* WHAT NEEDS TO BE DONE: Count the lines in the rows below that contain the string "http", and give only that number.

______

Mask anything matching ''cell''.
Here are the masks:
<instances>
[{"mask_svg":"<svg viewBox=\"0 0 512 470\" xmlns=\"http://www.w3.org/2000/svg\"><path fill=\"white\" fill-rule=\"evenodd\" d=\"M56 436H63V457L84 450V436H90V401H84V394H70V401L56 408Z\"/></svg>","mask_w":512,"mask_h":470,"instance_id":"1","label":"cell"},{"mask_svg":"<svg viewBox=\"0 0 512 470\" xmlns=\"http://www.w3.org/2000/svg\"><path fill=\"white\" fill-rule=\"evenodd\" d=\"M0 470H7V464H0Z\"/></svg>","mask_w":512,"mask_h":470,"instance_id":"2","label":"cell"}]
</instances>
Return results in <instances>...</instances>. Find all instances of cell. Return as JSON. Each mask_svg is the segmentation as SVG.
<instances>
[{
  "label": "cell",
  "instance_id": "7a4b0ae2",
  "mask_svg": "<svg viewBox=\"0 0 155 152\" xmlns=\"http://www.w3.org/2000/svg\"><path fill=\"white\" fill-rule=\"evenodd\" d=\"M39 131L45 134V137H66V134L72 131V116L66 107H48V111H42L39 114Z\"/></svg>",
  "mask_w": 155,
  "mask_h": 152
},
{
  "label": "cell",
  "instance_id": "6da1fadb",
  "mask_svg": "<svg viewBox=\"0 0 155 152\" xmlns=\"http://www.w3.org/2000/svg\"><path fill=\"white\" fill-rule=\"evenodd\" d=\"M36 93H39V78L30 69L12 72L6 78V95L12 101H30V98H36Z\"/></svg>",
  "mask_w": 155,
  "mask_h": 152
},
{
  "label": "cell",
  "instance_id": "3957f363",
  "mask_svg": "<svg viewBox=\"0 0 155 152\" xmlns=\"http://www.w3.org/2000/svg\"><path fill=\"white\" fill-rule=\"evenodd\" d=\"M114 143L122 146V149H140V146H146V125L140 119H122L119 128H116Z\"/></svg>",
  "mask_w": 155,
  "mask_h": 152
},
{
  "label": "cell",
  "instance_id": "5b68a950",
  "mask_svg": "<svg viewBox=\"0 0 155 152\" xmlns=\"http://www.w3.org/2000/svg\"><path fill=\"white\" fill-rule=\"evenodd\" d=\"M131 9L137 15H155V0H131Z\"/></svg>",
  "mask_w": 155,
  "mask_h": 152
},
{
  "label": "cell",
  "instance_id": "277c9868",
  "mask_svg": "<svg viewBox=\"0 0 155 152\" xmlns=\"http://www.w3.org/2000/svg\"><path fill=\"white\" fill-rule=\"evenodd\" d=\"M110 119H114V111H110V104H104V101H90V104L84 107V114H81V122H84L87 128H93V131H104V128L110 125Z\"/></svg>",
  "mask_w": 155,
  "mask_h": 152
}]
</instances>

______

* FULL OUTPUT: 6